DATA EXCERPTS Start Marker

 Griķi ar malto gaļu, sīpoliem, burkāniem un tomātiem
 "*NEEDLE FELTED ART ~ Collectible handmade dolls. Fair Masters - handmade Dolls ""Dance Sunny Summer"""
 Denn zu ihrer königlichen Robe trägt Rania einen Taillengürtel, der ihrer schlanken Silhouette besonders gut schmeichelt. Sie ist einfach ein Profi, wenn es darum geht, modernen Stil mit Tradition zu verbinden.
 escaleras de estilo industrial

DATA EXCERPTS End Marker
DATA EXCERPTS Start Marker

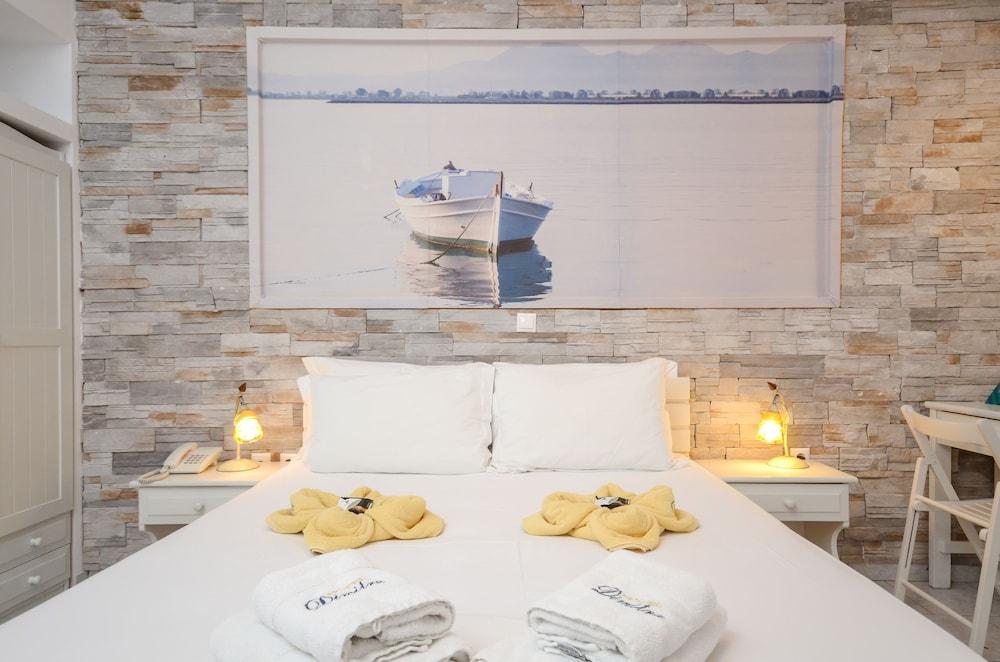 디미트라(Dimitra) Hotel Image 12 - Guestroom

DATA EXCERPTS End Marker

- **WHAT THE TASK ASKS**:
Going back to the entries above, set down exactly the lines that begin at the one with "Griķi ar malto" and end at the one with "escaleras de estilo industrial", both included, and nothing else.

- **REPLY TO THE EXERCISE**:
 Griķi ar malto gaļu, sīpoliem, burkāniem un tomātiem
 "*NEEDLE FELTED ART ~ Collectible handmade dolls. Fair Masters - handmade Dolls ""Dance Sunny Summer"""
 Denn zu ihrer königlichen Robe trägt Rania einen Taillengürtel, der ihrer schlanken Silhouette besonders gut schmeichelt. Sie ist einfach ein Profi, wenn es darum geht, modernen Stil mit Tradition zu verbinden.
 escaleras de estilo industrial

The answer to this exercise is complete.